Cartoon cats posses even more deaths than the traditional nine
lives might comfortably afford. They can be decimated, spliced,
splayed, accordion-pleated, spindled, or disassembled, but they
cannot be destroyed. After a few moments of blinking self-pity,
they re-inflate, elongate, snap back, or solidify.
Corollary:
A cat will assume the shape of its container.
Law IX:
Everything falls faster than an anvil.
Law X: For
every vengeance there is an equal and opposite re-vengeance.
This
is the one law of animated cartoon motion that also applies to
the physical world at large. For that reason, we need the relief
of watching it happen to a duck instead.
Amendments to the Laws
A) A
sharp object will always propel a character upward.
When
poked (usually in the buttocks) with a sharp object (usually a
pin), a character will defy gravity by shooting straight up,
with great velocity.
B) The
laws of object permanence are nullified for cool characters.
Characters who are intended to be "cool" can make previously
nonexistent objects appear from behind their backs at will. For
instance, the Road Runner can materialize signs to express
himself without speaking.
C)
Explosive weapons cannot cause fatal injuries.
They
merely turn the character black and smoky. It appears that the
clothing of the character absorbs the full force of the
explosion, protecting the body inside. This results in shredding
and tearing of the character's clothing.
D)
Gravity is transmitted by slow-moving waves of large wavelengths.
Their
operation can be witnessed by observing the behavior of a canine
suspended over large vertical drop. Its feet will begin to fall
first, causing its legs to stretch. As the wave reaches its
torso, that part will begin to fall, causing neck to stretch. As
the head begins to fall, tension released and the canine will
resume its regular proportions until such time it strikes the
ground.
E)
Dynamite is spontaneously generated in "C-Space" (spaces in which
cartoon laws hold).
The
process is analogous to steady-state theories of the universe,
which postulated that the tension involved in maintaining a
space would cause the creation of hydrogen from nothing.

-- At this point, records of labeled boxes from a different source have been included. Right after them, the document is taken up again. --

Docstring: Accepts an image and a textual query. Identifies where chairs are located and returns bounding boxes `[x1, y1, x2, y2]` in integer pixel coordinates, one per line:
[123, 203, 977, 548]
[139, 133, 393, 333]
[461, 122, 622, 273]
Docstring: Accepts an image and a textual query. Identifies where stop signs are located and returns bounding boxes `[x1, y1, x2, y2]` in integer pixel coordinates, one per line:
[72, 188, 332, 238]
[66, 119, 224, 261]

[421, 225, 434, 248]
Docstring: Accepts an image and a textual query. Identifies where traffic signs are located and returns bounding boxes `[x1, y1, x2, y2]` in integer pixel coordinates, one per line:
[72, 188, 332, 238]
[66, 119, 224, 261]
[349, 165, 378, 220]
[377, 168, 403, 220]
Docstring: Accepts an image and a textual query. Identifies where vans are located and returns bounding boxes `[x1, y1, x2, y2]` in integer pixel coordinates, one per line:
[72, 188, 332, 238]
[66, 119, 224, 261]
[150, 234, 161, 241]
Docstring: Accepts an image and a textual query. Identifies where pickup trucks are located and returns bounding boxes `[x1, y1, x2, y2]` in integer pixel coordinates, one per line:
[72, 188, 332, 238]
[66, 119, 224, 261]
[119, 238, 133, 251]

Dynamite quanta are quite large (stick sized) and unstable
(lit). Such quanta are attracted to physic forces generated by
feeling of distress in "cool" characters (see Amendment B, which
may be a special case of this law) who are able to used said
quanta to their advantage. One may imagine C-spaces where all
matter and energy result from primal masses of dynamite
exploding. A big bang indeed.
F) Any
bag, sack, purse, etc. possessed by a cool character is a tesseract.
Any
number of objects of any size may be placed in it or removed
from it with no change in its outer dimensions.
G)
Characters can spin around and change into any set of clothes
appropriate to the situation.
H) Rabbits
can dig a burrow from here to there in less than 20 seconds and
emerge spotlessly clean.
I)
Movements are accompanied by funny sound effects.